Re: Security of cross-origin audio from Harald Alvestrand on 2013-05-31 (public-webrtc@w3.org from May 2013)

From: Harald Alvestrand <harald@alvestrand.no>
Date: Fri, 31 May 2013 10:15:26 +0200
To: public-webrtc@w3.org
Message-ID: <51A85C1E.7050607@alvestrand.no>

When addressing deliberate tampering, I'm not sure the case for audio is 
all that different from the case for video; video is also subject to 
copying through the "analog hole" much bemoaned by Hollywood DRM 
advocates - or by pointing a camera at the screen.
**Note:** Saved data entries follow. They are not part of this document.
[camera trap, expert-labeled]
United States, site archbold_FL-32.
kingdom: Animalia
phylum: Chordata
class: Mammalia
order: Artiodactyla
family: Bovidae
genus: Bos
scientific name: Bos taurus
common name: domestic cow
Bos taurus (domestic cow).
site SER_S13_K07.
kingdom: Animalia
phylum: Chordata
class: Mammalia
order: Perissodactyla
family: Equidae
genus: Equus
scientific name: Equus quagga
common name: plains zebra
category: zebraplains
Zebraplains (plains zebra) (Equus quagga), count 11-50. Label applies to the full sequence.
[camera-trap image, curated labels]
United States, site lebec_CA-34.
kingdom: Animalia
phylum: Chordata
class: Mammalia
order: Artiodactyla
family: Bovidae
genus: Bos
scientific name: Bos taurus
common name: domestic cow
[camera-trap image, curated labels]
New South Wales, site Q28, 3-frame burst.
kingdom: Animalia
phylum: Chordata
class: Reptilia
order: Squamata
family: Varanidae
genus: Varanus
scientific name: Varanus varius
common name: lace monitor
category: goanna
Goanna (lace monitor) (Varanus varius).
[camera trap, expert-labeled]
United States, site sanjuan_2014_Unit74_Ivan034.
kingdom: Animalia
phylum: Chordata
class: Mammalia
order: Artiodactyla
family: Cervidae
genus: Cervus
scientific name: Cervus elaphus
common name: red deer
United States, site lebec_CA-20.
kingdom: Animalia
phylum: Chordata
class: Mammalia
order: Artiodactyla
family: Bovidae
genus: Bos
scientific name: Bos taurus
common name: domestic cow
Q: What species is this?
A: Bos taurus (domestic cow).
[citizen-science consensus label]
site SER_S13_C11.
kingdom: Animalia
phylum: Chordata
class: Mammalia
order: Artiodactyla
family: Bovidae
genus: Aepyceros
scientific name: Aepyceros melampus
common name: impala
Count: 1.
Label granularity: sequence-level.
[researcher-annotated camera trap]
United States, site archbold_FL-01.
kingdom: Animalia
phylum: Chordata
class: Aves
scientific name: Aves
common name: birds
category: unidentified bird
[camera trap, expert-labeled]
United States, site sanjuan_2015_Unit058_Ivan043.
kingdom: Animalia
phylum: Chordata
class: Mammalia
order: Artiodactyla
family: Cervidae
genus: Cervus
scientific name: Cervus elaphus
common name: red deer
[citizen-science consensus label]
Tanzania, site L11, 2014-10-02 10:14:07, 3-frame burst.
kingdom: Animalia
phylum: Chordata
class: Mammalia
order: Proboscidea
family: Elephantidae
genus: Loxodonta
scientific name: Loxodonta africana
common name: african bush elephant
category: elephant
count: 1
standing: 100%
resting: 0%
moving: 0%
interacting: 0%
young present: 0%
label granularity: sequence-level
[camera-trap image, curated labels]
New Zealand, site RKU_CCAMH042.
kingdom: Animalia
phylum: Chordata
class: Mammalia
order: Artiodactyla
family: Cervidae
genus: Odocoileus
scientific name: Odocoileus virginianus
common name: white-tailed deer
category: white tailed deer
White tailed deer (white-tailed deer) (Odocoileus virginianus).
Audio does have a much richer potential for accidental retransmission, 
though.

Text in security considerations seems to be appropriate; I can think of 
some technical measures one could take, but they're mostly too grotesque 
(too DRM-like) to be worth considering.


On 05/30/2013 05:06 PM, Martin Thomson wrote:
> When video tracks are combined, the output is still confined to a
> certain set of pixels.  We have a good set of rules with respect to
> cross origin sampling of video and images (any affected pixels can't
> be accessed), but cross origin audio seems to need something broader.
>
> Audio has the wonderful distinction of being very hard to place.
> Spatial effects aside, all audio, regardless of origin, goes to the
> same output.
>
> Maybe a site cannot access the microphone if the speakers are playing
> audio from another origin.  I've noticed that some WebRTC
> implementations have echo cancellation that would not be effective at
> removing audio from sampled output (and this was with headphones).
> I'm certain that this would not be sufficient for any security
> guarantees.
>
> It would be a failure on our part if a site that has access to your
> microphone, but not a remote stream, could recover that remote stream.
>   As it stands, I believe this to be possible.  [1]
>
> Going further, it's going to be difficult for a user to distinguish
> between stuff Joe said and the crap that the site is pumping out the
> speakers.  In WebRTC cases where the browser is required to make
> assertions about the origin of audio and video (not data!), it would
> be bad if the veracity of these assertions can be compromised simply
> by playing other noises and tampering with output levels.  After all,
> if the site knows who you are talking to, generating random expletives
> might be easy.
>
> At a minimum, this needs some security considerations.  Though I would
> be disappointed if that is all that was done.  I would prefer to see
> some mechanisms proposed to address these issues.
>
> --Martin
>
> [1] Bugs make this a lot worse.  I have two sets of headphones
> attached to different audio devices on my computer.  In one example, I
> was using another application to play audio to a completely one set of
> headphones while testing a WebRTC call.  I was able to detect
> phase-shifted audio on the headphones that were being used for the
> WebRTC call.
>

Received on Friday, 31 May 2013 08:15:59 UTC